EXERCISE TASK
Could you render the stretch from the line containing "How far is point" through the line containing "297 centimetres" as a Markdown table with columns No. and Line? Number each row, and leave out blank lines.

━━ RECORD LIST

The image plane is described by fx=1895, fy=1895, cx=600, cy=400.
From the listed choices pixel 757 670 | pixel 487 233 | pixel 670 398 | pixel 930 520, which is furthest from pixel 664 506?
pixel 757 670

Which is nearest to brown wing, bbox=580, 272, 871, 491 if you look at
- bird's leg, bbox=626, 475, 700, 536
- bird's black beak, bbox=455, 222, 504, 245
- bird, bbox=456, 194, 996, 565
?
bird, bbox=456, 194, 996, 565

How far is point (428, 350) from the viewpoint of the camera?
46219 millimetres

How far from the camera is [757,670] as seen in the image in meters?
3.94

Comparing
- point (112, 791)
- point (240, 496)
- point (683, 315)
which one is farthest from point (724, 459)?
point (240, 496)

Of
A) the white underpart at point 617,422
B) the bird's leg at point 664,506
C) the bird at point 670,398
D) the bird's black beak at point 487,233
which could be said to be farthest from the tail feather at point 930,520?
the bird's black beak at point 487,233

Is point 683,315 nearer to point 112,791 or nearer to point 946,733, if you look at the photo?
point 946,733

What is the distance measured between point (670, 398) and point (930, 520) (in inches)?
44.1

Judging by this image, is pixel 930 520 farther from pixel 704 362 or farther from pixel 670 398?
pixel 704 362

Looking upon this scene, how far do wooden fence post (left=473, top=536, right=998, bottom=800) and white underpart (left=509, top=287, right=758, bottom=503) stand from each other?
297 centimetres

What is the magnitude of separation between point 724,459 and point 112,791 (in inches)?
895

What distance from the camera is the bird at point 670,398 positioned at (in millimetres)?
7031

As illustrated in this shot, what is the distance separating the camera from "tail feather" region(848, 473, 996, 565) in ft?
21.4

━━━━

REPLY
| No. | Line |
|---|---|
| 1 | How far is point (428, 350) from the viewpoint of the camera? |
| 2 | 46219 millimetres |
| 3 | How far from the camera is [757,670] as seen in the image in meters? |
| 4 | 3.94 |
| 5 | Comparing |
| 6 | - point (112, 791) |
| 7 | - point (240, 496) |
| 8 | - point (683, 315) |
| 9 | which one is farthest from point (724, 459)? |
| 10 | point (240, 496) |
| 11 | Of |
| 12 | A) the white underpart at point 617,422 |
| 13 | B) the bird's leg at point 664,506 |
| 14 | C) the bird at point 670,398 |
| 15 | D) the bird's black beak at point 487,233 |
| 16 | which could be said to be farthest from the tail feather at point 930,520? |
| 17 | the bird's black beak at point 487,233 |
| 18 | Is point 683,315 nearer to point 112,791 or nearer to point 946,733, if you look at the photo? |
| 19 | point 946,733 |
| 20 | What is the distance measured between point (670, 398) and point (930, 520) (in inches)? |
| 21 | 44.1 |
| 22 | Judging by this image, is pixel 930 520 farther from pixel 704 362 or farther from pixel 670 398? |
| 23 | pixel 704 362 |
| 24 | Looking upon this scene, how far do wooden fence post (left=473, top=536, right=998, bottom=800) and white underpart (left=509, top=287, right=758, bottom=503) stand from each other? |
| 25 | 297 centimetres |